Hello, readers. How are you?
I had intended to start this blog post in the fashion that I have begun most blog posts here to date: with an apology for my long absence and excuses for not posting more. And to date, I have had more or less valid reasons for not posting more: there are papers to grade! Books to read! Discussions to lead! Recitations to...recite! More books to read! Incompletes to finish! AND MORE BOOKS. Always more books.
And, while they're valid reasons, there is a degree to which their validity has actually prevented me from getting things done and progressing in my work. There's always too much to do, and I'm always tired, and so the prospects of actually getting everything done fades into a sort of comforting impossibility. I spent a fair part of this summer pretending I wasn't having an archetypal "grad school crisis," but my intention in posting here and now is to acknowledge that I was having one, and that acknowledging that has made it much easier for me to get past it and keep doing my work anyway.
My last post here asked you, our gentle readers, to offer some ways in which you manage your summers, how you maximize both productivity on on-going projects and recovery from those of the previous academic year. When I asked that question, I was going into the summer preceding my third year of coursework since I had begun my doctoral studies at my current institution-- though it was actually to be my fifth year of coursework since I had transferred from my previous institution, starting from scratch. I knew I was tired, but it didn't occur to me until recently how tired I was, and how that exhaustion was cutting into my efforts to build a career in academia. The end of the spring semester was fraught with concerns about research projects I had fallen behind on (and, unfortunately, continue to be behind on) and worries about a coming summer in which I simultaneously hoped to recover from feelings I increasingly suspected had something to do with that "burn-out" thing I'd heard about while also working overtime to catch up on my work. Spring 2012 was the first semester in my graduate career in which I had had to ask two professors for incompletes in response to a mix of personal and professional obstacles I'd encountered, not the least of which was a move that landed me twice as far from campus as I'd previously been with much less privacy and space. The incompletes were a major blow to my self-confidence as a professional academic, and it brought on the "grad school crisis" that I am trying to describe in this post.

_To be done_
**a.** Summarize the blog post in two sentences.
**b.** Copy the part of the blog post that opens with the words containing "Hello, readers. How" and closes with "Always more books.".

_Dataset entries_

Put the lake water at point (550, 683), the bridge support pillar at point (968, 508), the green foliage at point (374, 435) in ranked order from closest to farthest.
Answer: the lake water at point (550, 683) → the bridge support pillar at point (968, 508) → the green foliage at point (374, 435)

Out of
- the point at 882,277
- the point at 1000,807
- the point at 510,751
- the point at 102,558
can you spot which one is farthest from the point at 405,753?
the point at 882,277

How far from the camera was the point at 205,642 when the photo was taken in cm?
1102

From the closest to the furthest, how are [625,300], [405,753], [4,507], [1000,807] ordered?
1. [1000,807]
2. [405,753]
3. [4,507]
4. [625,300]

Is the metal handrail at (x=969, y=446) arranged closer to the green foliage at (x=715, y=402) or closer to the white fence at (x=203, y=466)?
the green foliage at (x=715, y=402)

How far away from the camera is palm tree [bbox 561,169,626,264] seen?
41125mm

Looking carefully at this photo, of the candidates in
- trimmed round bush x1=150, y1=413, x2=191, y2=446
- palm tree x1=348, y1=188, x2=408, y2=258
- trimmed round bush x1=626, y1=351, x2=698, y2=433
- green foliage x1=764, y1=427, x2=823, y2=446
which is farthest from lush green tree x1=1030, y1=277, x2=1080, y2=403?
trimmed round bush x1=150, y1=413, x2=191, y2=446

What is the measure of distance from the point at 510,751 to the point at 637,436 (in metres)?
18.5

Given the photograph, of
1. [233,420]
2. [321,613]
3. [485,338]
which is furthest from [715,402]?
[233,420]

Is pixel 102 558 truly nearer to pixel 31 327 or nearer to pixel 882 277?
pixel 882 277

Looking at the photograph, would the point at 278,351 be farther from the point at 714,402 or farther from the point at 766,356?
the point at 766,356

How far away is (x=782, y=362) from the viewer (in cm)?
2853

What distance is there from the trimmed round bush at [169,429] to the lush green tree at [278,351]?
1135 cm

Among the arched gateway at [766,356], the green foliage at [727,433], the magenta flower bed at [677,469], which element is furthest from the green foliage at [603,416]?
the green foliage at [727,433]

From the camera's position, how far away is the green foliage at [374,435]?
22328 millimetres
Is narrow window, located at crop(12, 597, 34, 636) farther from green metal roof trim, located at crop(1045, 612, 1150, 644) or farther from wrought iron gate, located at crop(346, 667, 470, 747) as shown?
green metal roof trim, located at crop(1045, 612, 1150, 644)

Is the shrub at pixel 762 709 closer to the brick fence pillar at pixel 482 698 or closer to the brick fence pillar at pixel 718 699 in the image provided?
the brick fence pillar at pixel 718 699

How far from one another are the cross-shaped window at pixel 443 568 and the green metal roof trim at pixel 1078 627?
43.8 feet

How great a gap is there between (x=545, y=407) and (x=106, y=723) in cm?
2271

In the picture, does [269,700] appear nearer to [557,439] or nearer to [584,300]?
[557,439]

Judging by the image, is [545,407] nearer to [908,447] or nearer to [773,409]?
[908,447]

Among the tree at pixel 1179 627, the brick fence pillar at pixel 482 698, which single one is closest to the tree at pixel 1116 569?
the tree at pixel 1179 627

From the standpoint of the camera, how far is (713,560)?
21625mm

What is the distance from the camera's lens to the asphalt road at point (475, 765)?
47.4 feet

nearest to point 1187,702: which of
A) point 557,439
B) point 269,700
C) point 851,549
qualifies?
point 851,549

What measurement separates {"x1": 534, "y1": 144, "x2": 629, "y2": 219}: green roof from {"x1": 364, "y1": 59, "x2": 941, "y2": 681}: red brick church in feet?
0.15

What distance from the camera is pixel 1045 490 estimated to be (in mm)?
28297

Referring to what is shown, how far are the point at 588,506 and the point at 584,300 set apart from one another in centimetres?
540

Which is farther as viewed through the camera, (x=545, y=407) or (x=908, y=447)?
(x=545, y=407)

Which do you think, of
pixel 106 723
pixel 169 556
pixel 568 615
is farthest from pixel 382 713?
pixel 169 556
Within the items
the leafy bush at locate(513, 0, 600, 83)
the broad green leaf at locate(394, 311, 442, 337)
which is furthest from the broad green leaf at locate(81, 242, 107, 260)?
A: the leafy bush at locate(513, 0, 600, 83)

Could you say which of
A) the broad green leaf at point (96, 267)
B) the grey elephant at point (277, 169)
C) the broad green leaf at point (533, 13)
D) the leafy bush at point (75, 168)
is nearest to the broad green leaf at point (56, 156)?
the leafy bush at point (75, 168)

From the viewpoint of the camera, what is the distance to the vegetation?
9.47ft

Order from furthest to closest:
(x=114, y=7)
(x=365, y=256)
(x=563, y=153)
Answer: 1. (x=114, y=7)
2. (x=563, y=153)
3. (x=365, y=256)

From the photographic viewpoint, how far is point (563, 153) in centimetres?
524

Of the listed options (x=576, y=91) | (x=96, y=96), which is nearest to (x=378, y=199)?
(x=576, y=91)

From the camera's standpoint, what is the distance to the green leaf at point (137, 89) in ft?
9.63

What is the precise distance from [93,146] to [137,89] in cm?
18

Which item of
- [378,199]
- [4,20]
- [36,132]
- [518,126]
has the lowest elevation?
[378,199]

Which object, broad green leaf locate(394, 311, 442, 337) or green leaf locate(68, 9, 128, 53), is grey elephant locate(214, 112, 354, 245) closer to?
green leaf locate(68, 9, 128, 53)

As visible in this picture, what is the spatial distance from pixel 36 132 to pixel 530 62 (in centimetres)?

_Outputs for the tasks_
**a.** The writer usually opens posts with an apology for a long absence, but says that valid reasons like grading and reading have actually kept them from progressing in their work, and that they spent part of the summer pretending not to be having a "grad school crisis." That crisis followed a spring 2012 semester in which the writer had to ask two professors for incompletes amid personal and professional obstacles, including a move twice as far from campus, and acknowledging it has made it easier to get past it and keep working.

**b.**
Hello, readers. How are you?
I had intended to start this blog post in the fashion that I have begun most blog posts here to date: with an apology for my long absence and excuses for not posting more. And to date, I have had more or less valid reasons for not posting more: there are papers to grade! Books to read! Discussions to lead! Recitations to...recite! More books to read! Incompletes to finish! AND MORE BOOKS. Always more books.